9) Miranda e Alex Silva comporiam a zaga. Até aí, nenhum segredo. Mas ai do Pirulito se fizer uma gracinha e entregar um gol. André Luís estaria ali, no aquecimento, esfregando as mãos, pronto para ser o Ronaldão do novo milênio. Miranda, sempre sóbrio e sério, não deveria passar por apuros. E algo me diz que Xandão, que mostrou potencial nesse início de ano, ganharia o status de xodó de Telê.

10) Na meia-cancha, para atuar ao lado de Hernanes, Marcelinho Paraíba seria o escolhido. Canhoto, experiente, bom finalizador e bom lançador. O que lhe falta, então? Segurança. Marcelinho não sabe se é meia ou atacante. Com Telê, seria meia. Fundamentalmente, armaria o jogo, como fez Leonardo no Mundial de 93. E, principalmente, tem faltado a Marcelinho movimentação do resto do time. Não é raro ver o meia paraibano dominar a bola, olhar, olhar e... nada.

Mãos na cintura nunca fizeram o estilo de Telê. Times omissos, que não tivessem gosto pelo bom futebol, que não soubessem dominar o meio-campo, também não. Pois futebol, digam o que disserem, se ganha ali, na meia-cancha. Os times de Telê mostraram isso. Os de Rinus Michels também. Inversões de jogada, laterais que subiam ao mesmo tempo, correr riscos, enfim. Tudo isso faz parte do trabalho de quem é alérgico a 0x0.

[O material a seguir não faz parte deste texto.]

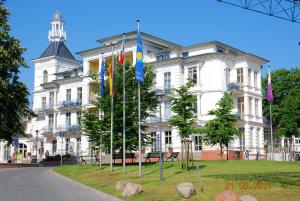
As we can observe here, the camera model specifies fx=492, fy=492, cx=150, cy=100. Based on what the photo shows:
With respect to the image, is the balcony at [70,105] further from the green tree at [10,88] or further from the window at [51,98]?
the green tree at [10,88]

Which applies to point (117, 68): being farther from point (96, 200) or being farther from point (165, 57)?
point (165, 57)

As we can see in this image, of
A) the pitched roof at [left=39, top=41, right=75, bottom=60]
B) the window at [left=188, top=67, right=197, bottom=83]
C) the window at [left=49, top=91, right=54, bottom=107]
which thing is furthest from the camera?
the pitched roof at [left=39, top=41, right=75, bottom=60]

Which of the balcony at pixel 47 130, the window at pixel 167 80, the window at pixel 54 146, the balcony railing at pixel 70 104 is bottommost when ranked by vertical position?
the window at pixel 54 146

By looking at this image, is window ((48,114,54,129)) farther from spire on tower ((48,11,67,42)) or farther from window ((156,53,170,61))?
window ((156,53,170,61))

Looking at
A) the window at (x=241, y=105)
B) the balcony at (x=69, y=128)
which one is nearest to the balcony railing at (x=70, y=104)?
the balcony at (x=69, y=128)

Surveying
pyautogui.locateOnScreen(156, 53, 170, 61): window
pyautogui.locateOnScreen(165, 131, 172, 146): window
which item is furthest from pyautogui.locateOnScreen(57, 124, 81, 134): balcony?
pyautogui.locateOnScreen(156, 53, 170, 61): window

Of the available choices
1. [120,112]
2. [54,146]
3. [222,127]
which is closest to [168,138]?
[222,127]

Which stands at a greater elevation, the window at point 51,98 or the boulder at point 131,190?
the window at point 51,98

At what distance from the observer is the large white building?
5797cm

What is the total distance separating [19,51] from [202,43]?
24490mm

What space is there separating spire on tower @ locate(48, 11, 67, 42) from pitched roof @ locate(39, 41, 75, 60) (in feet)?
3.01
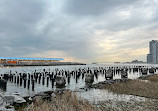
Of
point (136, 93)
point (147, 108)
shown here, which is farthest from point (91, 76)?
point (147, 108)

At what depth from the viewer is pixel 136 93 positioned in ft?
53.2

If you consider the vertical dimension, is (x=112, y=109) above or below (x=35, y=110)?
below

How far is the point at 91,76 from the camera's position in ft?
93.6

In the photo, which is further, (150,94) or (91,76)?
(91,76)

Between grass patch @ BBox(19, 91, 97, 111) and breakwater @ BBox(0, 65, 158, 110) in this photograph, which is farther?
breakwater @ BBox(0, 65, 158, 110)

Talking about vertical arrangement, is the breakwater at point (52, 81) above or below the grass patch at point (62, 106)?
below

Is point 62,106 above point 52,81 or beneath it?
above

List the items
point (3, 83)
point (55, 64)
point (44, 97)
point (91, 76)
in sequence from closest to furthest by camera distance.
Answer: point (44, 97), point (3, 83), point (91, 76), point (55, 64)

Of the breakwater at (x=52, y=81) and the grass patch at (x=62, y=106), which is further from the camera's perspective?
the breakwater at (x=52, y=81)

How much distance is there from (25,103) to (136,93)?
11006 mm

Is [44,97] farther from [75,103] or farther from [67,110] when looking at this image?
[67,110]

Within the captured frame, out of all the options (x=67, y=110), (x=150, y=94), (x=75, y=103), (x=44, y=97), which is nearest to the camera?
(x=67, y=110)

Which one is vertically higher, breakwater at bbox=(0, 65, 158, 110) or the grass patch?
the grass patch

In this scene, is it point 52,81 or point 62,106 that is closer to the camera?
point 62,106
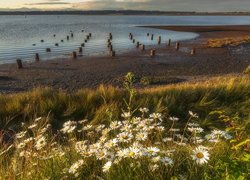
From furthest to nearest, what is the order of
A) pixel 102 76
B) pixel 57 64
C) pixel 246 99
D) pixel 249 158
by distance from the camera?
pixel 57 64 < pixel 102 76 < pixel 246 99 < pixel 249 158

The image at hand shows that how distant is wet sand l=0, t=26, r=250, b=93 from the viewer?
20812mm

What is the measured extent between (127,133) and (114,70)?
74.1 feet

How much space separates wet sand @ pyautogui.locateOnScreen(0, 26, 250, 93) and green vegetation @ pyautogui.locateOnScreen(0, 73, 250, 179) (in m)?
9.11

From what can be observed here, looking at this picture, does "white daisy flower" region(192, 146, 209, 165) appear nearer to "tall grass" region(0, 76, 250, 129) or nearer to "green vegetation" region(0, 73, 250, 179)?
"green vegetation" region(0, 73, 250, 179)

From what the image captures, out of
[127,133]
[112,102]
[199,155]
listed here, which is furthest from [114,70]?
[199,155]

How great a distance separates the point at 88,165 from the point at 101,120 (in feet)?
17.6

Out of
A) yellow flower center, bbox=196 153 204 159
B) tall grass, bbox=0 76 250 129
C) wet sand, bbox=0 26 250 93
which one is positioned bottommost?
wet sand, bbox=0 26 250 93

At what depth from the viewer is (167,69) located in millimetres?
26188

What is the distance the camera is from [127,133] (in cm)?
329

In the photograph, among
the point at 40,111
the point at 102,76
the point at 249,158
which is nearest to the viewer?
the point at 249,158

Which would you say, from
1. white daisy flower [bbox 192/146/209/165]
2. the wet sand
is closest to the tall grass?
white daisy flower [bbox 192/146/209/165]

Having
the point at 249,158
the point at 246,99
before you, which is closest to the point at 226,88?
the point at 246,99

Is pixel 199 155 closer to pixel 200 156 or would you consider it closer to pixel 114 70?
pixel 200 156

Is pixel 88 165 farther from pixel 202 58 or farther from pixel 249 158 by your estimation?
pixel 202 58
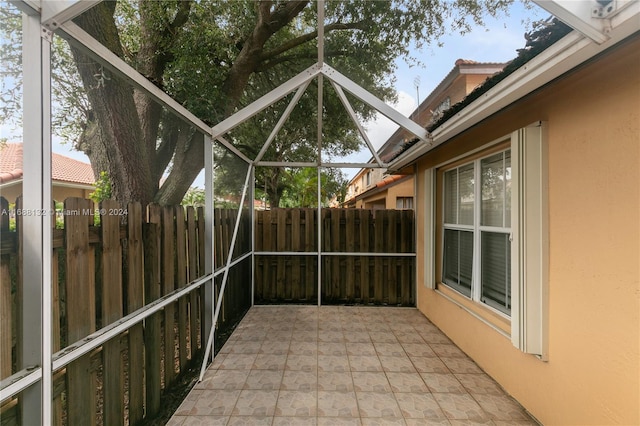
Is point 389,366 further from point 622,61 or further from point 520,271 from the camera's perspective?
point 622,61

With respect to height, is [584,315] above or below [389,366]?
above

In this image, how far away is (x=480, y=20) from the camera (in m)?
4.24

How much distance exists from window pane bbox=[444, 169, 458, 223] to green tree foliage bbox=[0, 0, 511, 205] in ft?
7.17

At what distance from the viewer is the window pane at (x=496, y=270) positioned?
8.88 feet

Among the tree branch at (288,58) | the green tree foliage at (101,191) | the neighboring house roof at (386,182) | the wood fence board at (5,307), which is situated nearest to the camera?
the wood fence board at (5,307)

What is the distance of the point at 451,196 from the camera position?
12.8 ft

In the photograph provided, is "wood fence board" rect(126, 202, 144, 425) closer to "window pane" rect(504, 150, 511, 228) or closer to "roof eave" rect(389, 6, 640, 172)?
"roof eave" rect(389, 6, 640, 172)

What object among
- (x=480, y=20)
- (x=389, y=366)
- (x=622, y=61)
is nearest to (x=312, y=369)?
(x=389, y=366)

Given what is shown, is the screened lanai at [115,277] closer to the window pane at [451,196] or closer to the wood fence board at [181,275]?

O que não faz é ver o sempre disposto Jorge Wagner cobrando laterais para os meias disputarem de cabeça. Faz sentido isso? Ou ver o ótimo - porém deslumbrado - Cleber Santana jogar sem fibra, caminhando pelo meio-campo como se estivesse no Central Park numa tarde dominical. Ver Hernanes pegar a bola, esperar, olhar para a direita, olhar para o relógio, coçar a cabeça, pensar nas manchetes do dia, na capa da Playboy do mês, em dois versículos bíblicos, roer as unhas e não ter a companhia do inexplicavelmente tímido Cicinho pelo flanco destro.



Do jeito que caminha hoje, o time do Morumbi vai sem lenço e sem documento, na banguela, achando - cheio de empáfia - que vai conquistar mais uma Libertadores. E, dessa forma, não vai. Mesmo que possua um elenco superior ao dos títulos de 92, 93 e 2005. O papel não entra em campo. É preciso liderança, ascendência sobre o grupo para fazer o nível das atuações mudar. Quem sabe se presentearem Ricardo Gomes com uma caixa de chicletes, como os que o velho Telê mascava.